Therapeutic Approact in Patients with Asymptomatic Choledocholithiasis
The purpose of this study was to explore the possibilities of modern laparoscopic techniques to identify and remove the stones from the bile duct in patients with asymptomatic choledocholithiasis.
Material and Methods. During the period from 2003 to 2010 in the clinic there were operated 2488 patients with calculous cholecystitis. One group of surgeons during this period completed 1256 laparoscopic cholecystectomies. The second group of surgeons during laparoscopic cholecystectomy in each suspect case produced a revision of the bile duct and detected stones with their recovery. They produced 1232 laparoscopic cholecystectomy. During the operation, the patients who had a common bile duct expansion more than 9 mm, the cystic duct of more than 3 mm, as well as the presence of small stones in the gallbladder, necessarily performed intraoperative cholangiography. A number of patients for diagnostic purposes fibrocholangiography. Only the second group of patients produced intraoperative cholangiography in 276 patients and 148 patients fibrocholangioskopy. Of the 574 patients in whom surgery was performed during the diagnosis of bile duct stones were found in 165 patients. They were out before the operation are clear signs of choledocholithiasis. External drainage through the cystic duct was carried out in cases of cholangitis, the presence of small stones in the common bile duct, biliary pancreatitis. Long-term results in operated patients was studied in terms of 3, 6, 12, 24, 32, 48 months, according to a special questionnaire, ultrasound studies and biochemical analyzes of blood.

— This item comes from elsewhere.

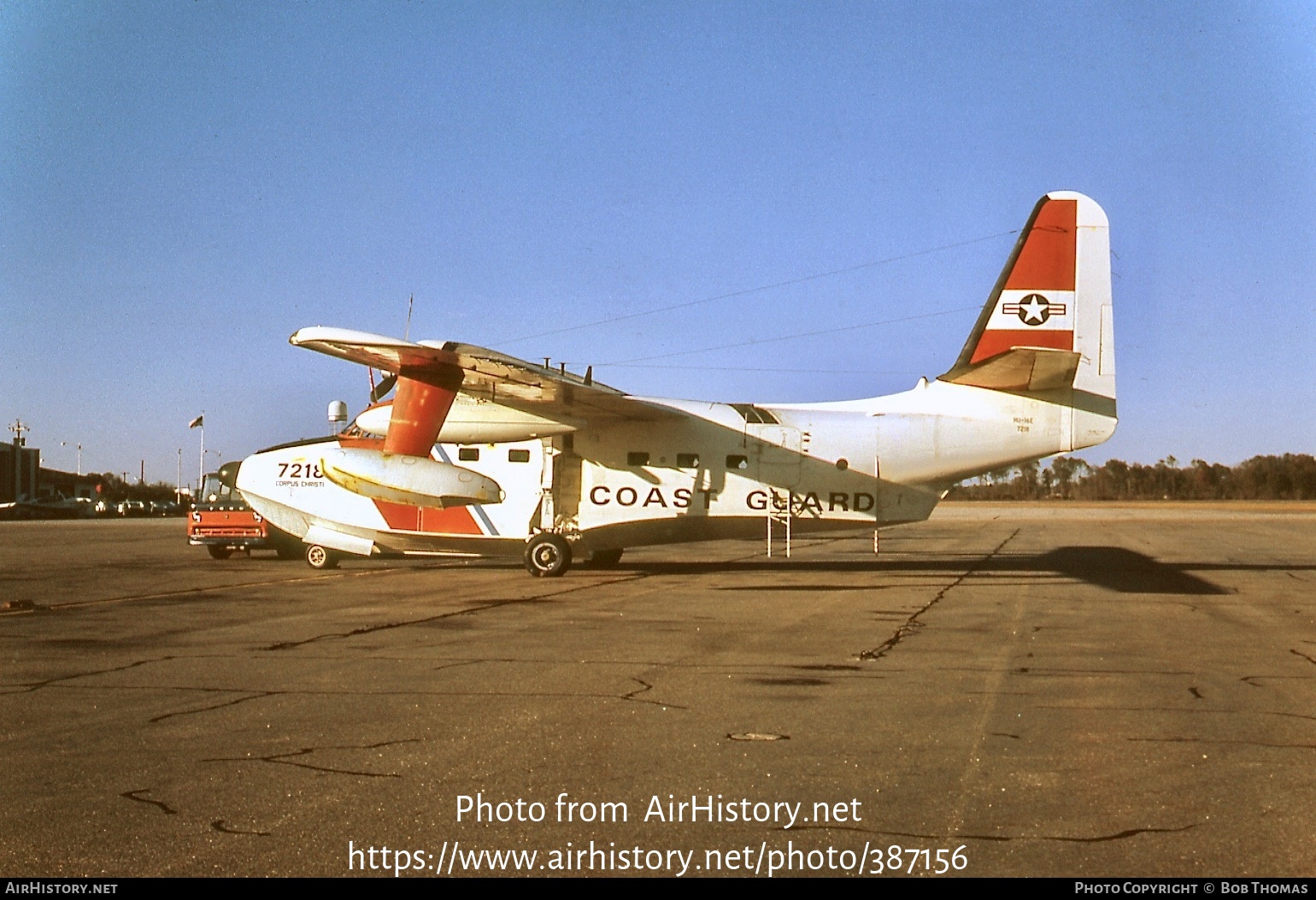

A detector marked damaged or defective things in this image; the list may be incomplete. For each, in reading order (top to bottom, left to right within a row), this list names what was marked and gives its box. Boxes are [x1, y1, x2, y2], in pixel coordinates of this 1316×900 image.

cracked pavement [3, 505, 1316, 879]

Results and Discussion. Mean age, gender composition, the presence of comorbidity were similar in both groups. The frequency of biliary pancreatitis and transient jaundice was slightly higher in group B, where interventions were made by the ducts. Group A when performing laparoscopic cholecystectomy conversion performed in 14 patients (1.1 %). Postoperative complications in пroup A were observed in 42 patients (3.3 %), Including from 5 after conversion. Purulent-septic complications were in 17 patients, intra-abdominal bleeding — in 3, bile leakage on drainage in 18 patients, postoperative pneumonia — in 3 patients. Reoperations were performed in 7 patients (0.6 %). Patients in the group B, revision of bile duct was performed in 424 (34.4 %) patients, stones were found in 165 (13.4 %) patients. 40 patients to remove stones from the duct through the cystic duct failed. Outside choledochal drainage was performed in only 46 patients (27.9 %) of 165 patients. Total complications in group B was observed in 19 patients (1.5 %). Residual stones were found in 23 (2.4 %) patients in group A, and only in 4 patients (0.4 %) patients in group B.

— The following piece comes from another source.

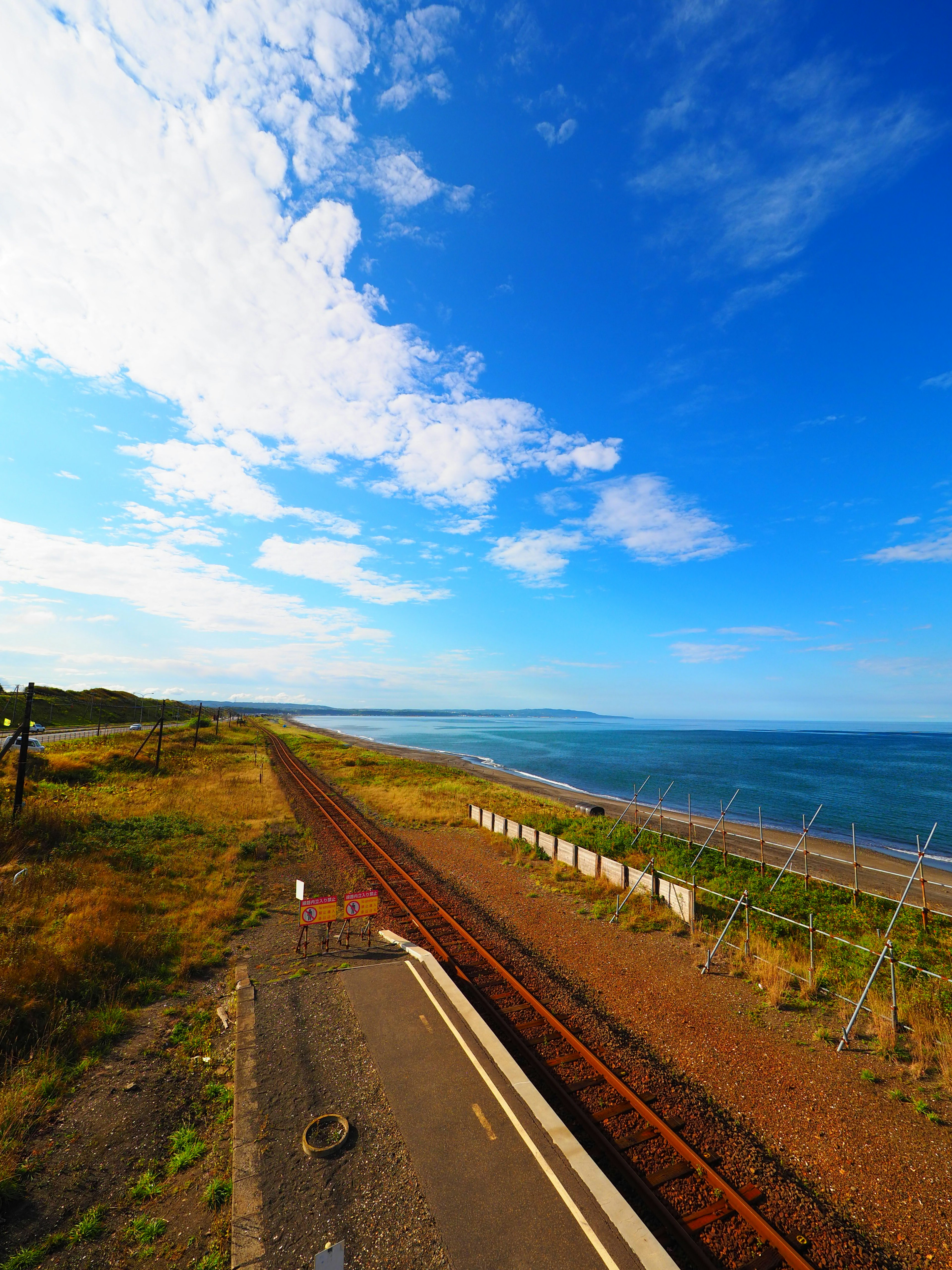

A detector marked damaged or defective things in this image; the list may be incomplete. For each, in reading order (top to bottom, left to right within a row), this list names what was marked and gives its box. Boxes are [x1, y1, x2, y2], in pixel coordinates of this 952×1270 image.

In most hospitals prefer to use a two-stage treatment: in the first stage perform ERCP and endoscopic papillotomy with extraction of stones, and then after a time produce a laparoscopic cholecystectomy. At the same time, low-symptom choledocholithiasis this tactic leads to unnecessary endoscopic interventions on a large duodenal papilla, which increases the rate of complications requiring surgery achievements of modern solutions to all problems, ie removal of the gallbladder with stones and remove the stones from the bile duct, during the same operation.

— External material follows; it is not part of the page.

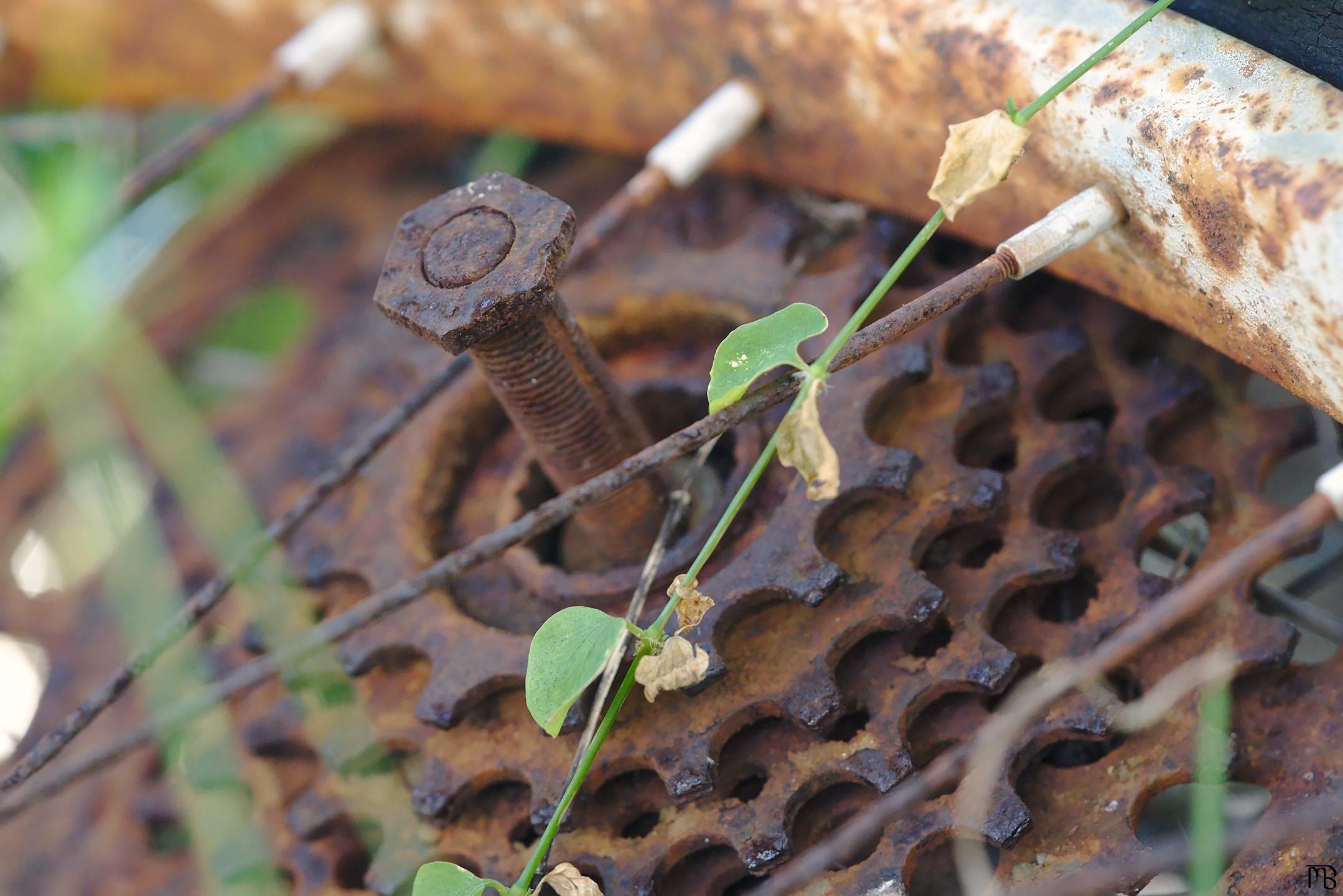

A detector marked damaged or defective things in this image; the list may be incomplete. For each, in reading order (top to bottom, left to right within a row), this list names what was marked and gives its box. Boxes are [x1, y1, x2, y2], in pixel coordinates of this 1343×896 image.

rusty bolt [373, 173, 666, 567]
corroded metal surface [5, 1, 1337, 416]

When comparing the two treatment tactics proved that the use of laparoscopic techniques of revision bile duct itself although increases duration of operation, nevertheless do not lead to an increase in the number of postoperative complications or prolongation of hospitalization.
Conclusions. The optimum method of identifying oligosymptomatic choledocholithiasis is revision of the bile duct during laparoscopic cholecystectomy. This tactic does not increase the number of postoperative complications and increased length of hospital treatment.